Like most settlements in Qatar, seawater intrusion contaminated the coastal aquifers, therefore the contemporary village was established inland on the other side of the bay near existing water wells on the Zekreet Peninsula. Many inhabitants from eastern and northern Qatar migrated to the Dukhan region in the 1950s to find work in the oil industry; notable tribes among these migrants were the Al Muhannadi, the Bani Hajer and the Na'im.
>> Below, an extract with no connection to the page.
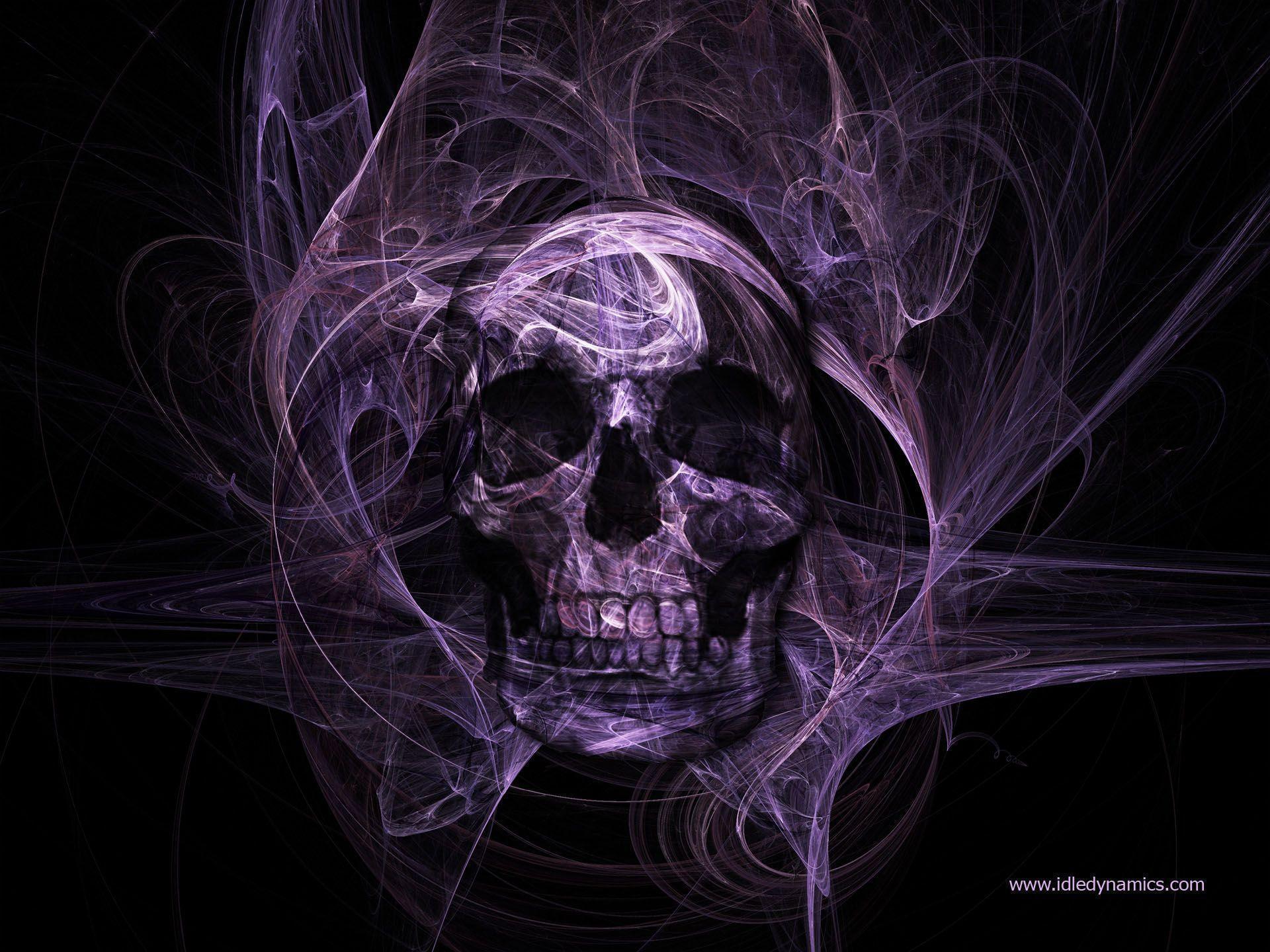 Skull Wallpapers For Desktop 1920x1440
Population estimates in 1950 put the number of men at 200 and women at 250 in the fledgling village. Zekreet opened its first primary school for boys in 1957 with a capacity of 45 students, making it the first settlement in the region to establish a formal school. In 1960, the village's first primary school for girls was founded with roughly 26 seats. Throughout the late 1950s and 1960s, all inhabitants of the western industrial settlements sent their children to these two schools.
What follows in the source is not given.